Ausgangstext:
Brych krönt seine Karriere Der erfolgreichste Deutsche der EM
07.07.2021, 17:12 Uhr
Lange Pfiffe, kurze Pfiffe: Felix Brych beherrscht sein Handwerk.
(Foto: picture alliance / ASSOCIATED PRESS)
Bei seinem bisherigen Karrierehöhepunkt zeigt Felix Brych eine starke Leistung. Im Halbfinale der Fußball-Europameisterschaft sorgt auch er dafür, dass Spanien und Italien eine gute Partie abliefern können. Die Engländer würden den deutschen Schiedsrichter sogar gerne auf der Insel behalten.
Auch seine letzte Aufgabe meisterte Felix Brych souverän. Als die Horde der jubelnden Italiener nach dem Elfmeterschießen heranraste, brachte er sich gekonnt in Sicherheit. Das Urteil über die Leistung des Schiedsrichters im EM-Halbfinale zwischen den Azzurri und Spanien (4:2 i. E.) hatte Gary Lineker da bereits gesprochen. "Großartiger Referee", kommentierte die englische Fußball-Ikone den wahrscheinlich finalen Auftritt des Münchners auf der internationalen Bühne.

Deine Aufgabe:
Schreibe den obigen Artikel über Felix Brych vollständig und wortgetreu ab.

(Gespeicherte Einträge aus einer Sammlung)
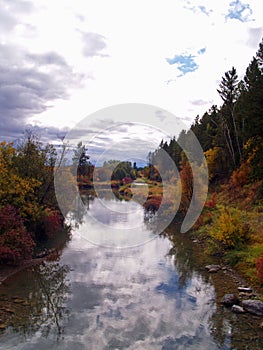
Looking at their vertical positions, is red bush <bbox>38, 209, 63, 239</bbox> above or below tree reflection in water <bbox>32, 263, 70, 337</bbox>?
above

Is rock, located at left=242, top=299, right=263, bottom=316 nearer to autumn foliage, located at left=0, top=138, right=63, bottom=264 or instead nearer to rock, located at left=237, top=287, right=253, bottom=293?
rock, located at left=237, top=287, right=253, bottom=293

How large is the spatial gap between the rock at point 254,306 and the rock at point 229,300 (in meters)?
0.45

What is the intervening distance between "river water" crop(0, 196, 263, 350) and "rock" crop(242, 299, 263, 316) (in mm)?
589

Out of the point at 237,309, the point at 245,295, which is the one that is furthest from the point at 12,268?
the point at 245,295

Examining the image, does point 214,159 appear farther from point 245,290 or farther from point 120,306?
point 120,306

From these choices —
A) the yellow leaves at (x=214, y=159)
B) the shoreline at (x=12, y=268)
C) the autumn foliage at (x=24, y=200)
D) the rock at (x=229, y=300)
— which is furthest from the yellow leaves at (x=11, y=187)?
the yellow leaves at (x=214, y=159)

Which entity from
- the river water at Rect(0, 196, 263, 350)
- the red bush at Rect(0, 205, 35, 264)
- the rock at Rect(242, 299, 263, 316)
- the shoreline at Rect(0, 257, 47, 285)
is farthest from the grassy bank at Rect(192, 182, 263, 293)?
the red bush at Rect(0, 205, 35, 264)

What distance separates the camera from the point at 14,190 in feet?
73.4

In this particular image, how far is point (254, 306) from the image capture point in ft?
47.0

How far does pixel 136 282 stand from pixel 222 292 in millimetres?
4676

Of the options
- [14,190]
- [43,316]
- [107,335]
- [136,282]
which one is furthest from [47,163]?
[107,335]

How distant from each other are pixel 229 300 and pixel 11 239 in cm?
1283

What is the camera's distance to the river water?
12.0 metres

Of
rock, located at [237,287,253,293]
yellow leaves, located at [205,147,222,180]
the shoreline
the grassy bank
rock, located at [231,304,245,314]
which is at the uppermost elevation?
yellow leaves, located at [205,147,222,180]
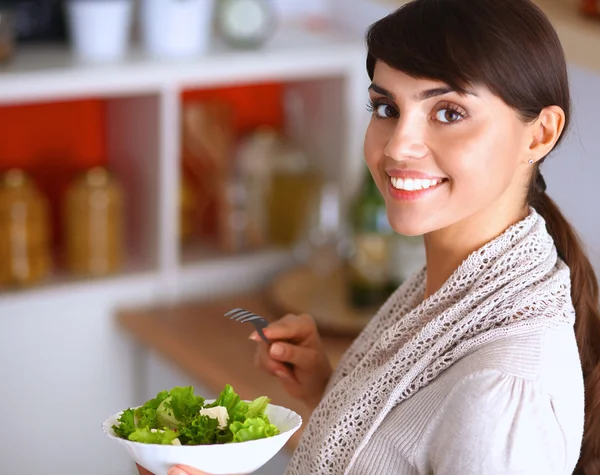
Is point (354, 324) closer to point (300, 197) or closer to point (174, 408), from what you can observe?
point (300, 197)

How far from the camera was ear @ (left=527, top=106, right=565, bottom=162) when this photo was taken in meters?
1.10

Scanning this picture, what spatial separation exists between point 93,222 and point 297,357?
3.36 feet

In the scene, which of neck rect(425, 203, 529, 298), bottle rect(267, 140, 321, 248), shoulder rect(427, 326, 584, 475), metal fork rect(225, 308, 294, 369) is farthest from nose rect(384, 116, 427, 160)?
bottle rect(267, 140, 321, 248)

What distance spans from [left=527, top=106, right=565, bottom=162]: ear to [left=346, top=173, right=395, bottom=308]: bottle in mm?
1100

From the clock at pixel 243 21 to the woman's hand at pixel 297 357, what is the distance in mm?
1108

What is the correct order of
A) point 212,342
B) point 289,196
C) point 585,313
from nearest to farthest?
point 585,313, point 212,342, point 289,196

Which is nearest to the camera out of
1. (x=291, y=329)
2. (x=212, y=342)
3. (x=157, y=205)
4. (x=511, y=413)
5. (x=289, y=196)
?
(x=511, y=413)

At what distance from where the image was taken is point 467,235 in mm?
1147

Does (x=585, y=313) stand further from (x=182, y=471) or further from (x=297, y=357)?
(x=182, y=471)

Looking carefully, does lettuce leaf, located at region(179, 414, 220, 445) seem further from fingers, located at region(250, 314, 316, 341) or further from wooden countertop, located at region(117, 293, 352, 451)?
wooden countertop, located at region(117, 293, 352, 451)

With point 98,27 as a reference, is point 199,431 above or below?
below

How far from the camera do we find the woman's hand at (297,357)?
1377 millimetres

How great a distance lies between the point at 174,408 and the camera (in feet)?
3.56

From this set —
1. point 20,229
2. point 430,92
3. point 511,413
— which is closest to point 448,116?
point 430,92
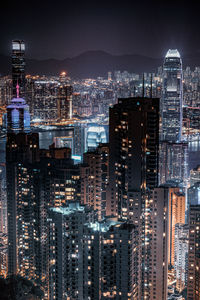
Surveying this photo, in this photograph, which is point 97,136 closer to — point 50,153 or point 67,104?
point 50,153

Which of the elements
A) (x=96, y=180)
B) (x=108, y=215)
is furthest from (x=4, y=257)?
(x=108, y=215)

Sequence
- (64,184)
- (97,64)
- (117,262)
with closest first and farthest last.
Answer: (117,262)
(64,184)
(97,64)

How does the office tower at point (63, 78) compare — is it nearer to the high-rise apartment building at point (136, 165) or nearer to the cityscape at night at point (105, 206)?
the cityscape at night at point (105, 206)

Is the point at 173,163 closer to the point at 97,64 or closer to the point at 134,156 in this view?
the point at 97,64

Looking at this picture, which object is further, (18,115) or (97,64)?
(18,115)

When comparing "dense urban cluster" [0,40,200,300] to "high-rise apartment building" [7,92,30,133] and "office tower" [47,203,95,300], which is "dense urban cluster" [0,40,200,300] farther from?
"high-rise apartment building" [7,92,30,133]

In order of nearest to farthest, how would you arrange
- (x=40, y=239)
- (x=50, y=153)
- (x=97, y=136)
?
(x=40, y=239) < (x=50, y=153) < (x=97, y=136)

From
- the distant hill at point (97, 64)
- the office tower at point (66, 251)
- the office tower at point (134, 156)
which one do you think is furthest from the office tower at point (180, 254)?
the distant hill at point (97, 64)

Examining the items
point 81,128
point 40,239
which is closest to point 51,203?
point 40,239
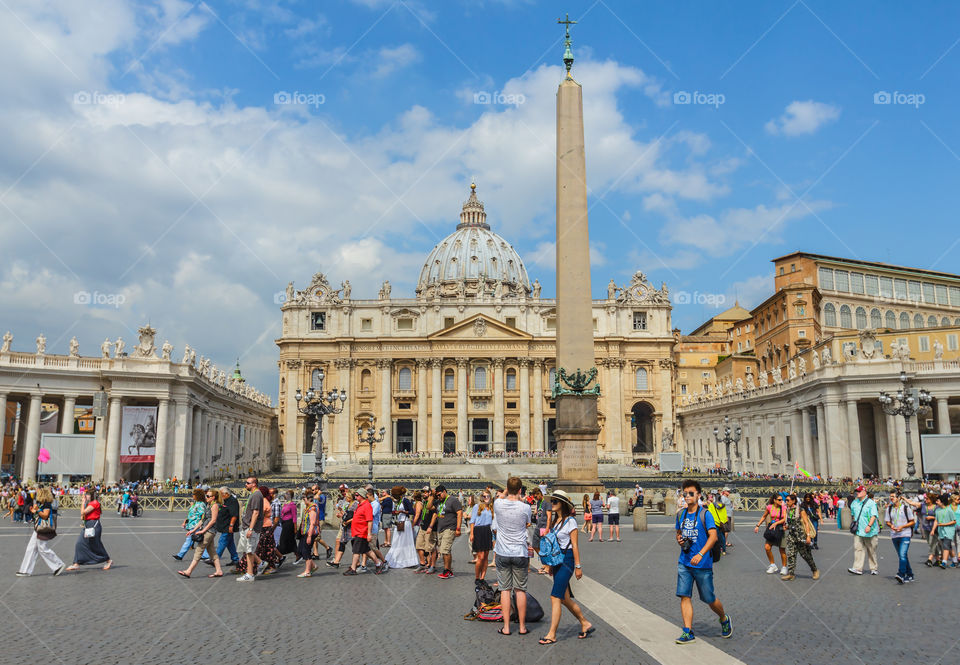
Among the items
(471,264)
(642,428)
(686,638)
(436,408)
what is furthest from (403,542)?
(471,264)

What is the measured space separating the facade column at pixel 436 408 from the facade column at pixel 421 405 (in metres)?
0.62

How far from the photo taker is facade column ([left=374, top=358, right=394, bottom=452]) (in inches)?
2945

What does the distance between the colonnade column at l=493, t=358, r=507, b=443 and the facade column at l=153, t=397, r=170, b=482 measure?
Answer: 3891 cm

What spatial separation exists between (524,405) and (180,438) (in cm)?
4012

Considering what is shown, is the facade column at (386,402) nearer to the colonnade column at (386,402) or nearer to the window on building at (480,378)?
the colonnade column at (386,402)

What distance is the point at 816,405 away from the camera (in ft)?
138

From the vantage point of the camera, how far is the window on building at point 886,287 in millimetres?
65062

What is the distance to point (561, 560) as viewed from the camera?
23.5 feet

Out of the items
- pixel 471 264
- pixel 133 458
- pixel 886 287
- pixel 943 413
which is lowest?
pixel 133 458

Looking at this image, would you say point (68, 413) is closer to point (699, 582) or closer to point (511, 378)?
point (699, 582)

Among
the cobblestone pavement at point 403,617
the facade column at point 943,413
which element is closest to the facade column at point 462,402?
the facade column at point 943,413

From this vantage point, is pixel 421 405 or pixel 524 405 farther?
pixel 421 405

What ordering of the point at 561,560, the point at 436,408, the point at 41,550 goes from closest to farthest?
the point at 561,560
the point at 41,550
the point at 436,408

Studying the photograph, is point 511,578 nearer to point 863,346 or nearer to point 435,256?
point 863,346
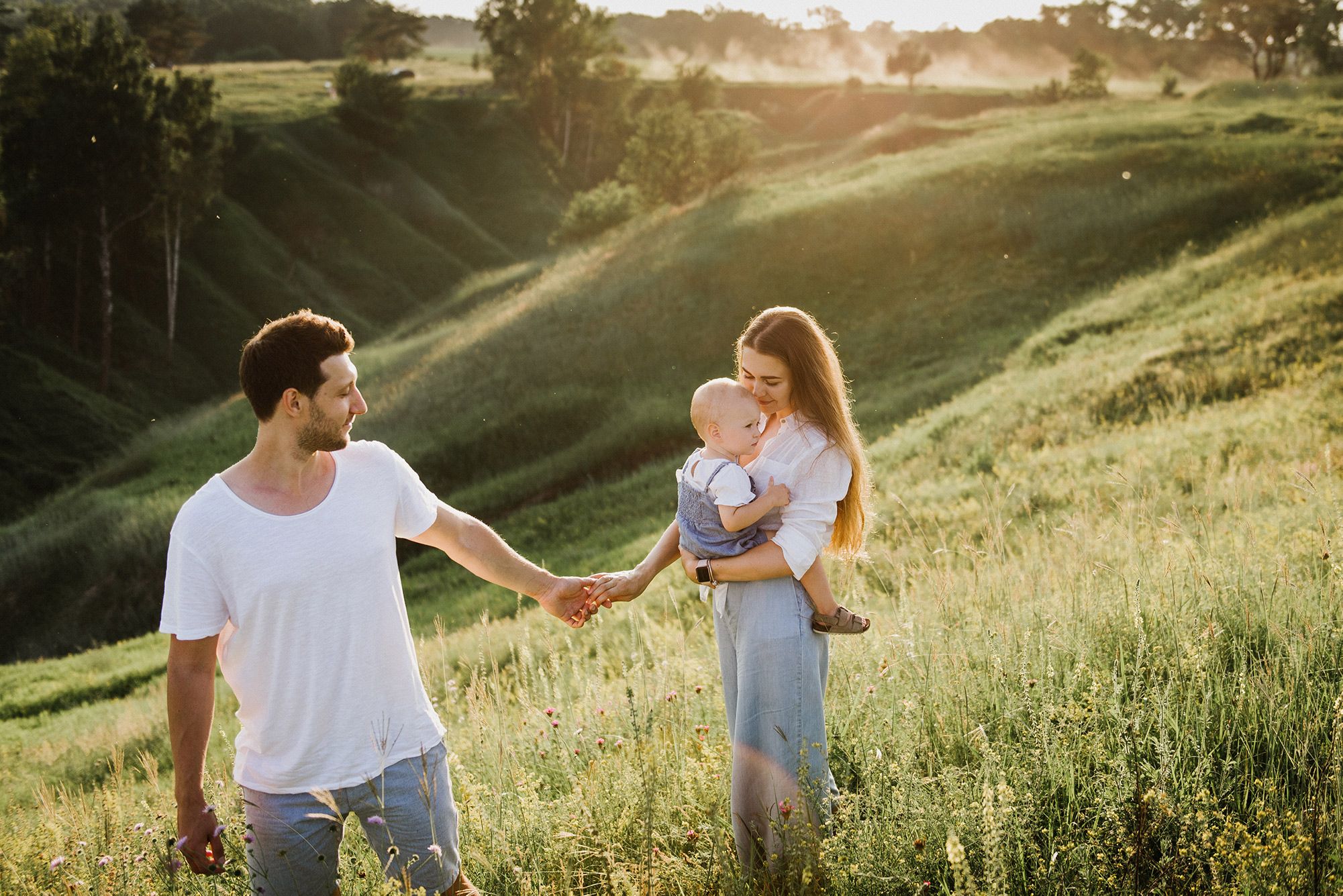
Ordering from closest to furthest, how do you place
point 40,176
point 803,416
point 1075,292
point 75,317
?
point 803,416 → point 1075,292 → point 40,176 → point 75,317

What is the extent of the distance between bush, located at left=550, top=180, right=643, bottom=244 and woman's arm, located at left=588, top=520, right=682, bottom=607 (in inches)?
1666

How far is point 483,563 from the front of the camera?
3.95m

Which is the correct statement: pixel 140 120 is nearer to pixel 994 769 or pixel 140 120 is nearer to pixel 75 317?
pixel 75 317

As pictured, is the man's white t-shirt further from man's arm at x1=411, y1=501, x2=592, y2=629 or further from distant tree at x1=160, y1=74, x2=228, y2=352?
distant tree at x1=160, y1=74, x2=228, y2=352

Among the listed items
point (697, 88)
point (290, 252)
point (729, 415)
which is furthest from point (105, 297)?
point (697, 88)

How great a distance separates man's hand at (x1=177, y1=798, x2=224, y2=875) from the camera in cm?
307

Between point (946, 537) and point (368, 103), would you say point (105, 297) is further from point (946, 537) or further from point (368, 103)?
point (946, 537)

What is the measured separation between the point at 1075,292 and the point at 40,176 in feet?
109

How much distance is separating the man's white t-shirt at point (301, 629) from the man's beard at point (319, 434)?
14cm

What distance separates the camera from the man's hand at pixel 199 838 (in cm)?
307

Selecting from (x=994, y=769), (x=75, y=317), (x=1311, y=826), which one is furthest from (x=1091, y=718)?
(x=75, y=317)

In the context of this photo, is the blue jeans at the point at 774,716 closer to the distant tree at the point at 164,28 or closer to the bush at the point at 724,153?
the bush at the point at 724,153

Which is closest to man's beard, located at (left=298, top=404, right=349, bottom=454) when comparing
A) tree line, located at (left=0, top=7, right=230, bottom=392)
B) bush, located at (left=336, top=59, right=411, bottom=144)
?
tree line, located at (left=0, top=7, right=230, bottom=392)

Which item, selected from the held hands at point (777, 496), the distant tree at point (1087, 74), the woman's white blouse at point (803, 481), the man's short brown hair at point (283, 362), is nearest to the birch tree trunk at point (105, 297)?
the man's short brown hair at point (283, 362)
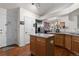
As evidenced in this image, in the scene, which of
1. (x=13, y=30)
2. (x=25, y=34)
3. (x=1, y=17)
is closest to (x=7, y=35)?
(x=13, y=30)

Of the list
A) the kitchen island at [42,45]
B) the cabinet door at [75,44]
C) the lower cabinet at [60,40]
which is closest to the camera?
the kitchen island at [42,45]

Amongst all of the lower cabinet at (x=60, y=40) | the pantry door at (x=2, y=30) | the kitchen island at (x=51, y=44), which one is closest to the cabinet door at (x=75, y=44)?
the kitchen island at (x=51, y=44)

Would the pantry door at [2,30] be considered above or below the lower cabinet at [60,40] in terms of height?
above

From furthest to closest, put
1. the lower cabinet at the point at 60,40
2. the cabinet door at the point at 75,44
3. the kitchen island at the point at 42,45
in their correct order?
1. the lower cabinet at the point at 60,40
2. the cabinet door at the point at 75,44
3. the kitchen island at the point at 42,45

Lösung der Aufgabe:
Brych krönt seine Karriere Der erfolgreichste Deutsche der EM
07.07.2021, 17:12 Uhr
Lange Pfiffe, kurze Pfiffe: Felix Brych beherrscht sein Handwerk.
(Foto: picture alliance / ASSOCIATED PRESS)
Bei seinem bisherigen Karrierehöhepunkt zeigt Felix Brych eine starke Leistung. Im Halbfinale der Fußball-Europameisterschaft sorgt auch er dafür, dass Spanien und Italien eine gute Partie abliefern können. Die Engländer würden den deutschen Schiedsrichter sogar gerne auf der Insel behalten.
Auch seine letzte Aufgabe meisterte Felix Brych souverän. Als die Horde der jubelnden Italiener nach dem Elfmeterschießen heranraste, brachte er sich gekonnt in Sicherheit. Das Urteil über die Leistung des Schiedsrichters im EM-Halbfinale zwischen den Azzurri und Spanien (4:2 i. E.) hatte Gary Lineker da bereits gesprochen. "Großartiger Referee", kommentierte die englische Fußball-Ikone den wahrscheinlich finalen Auftritt des Münchners auf der internationalen Bühne.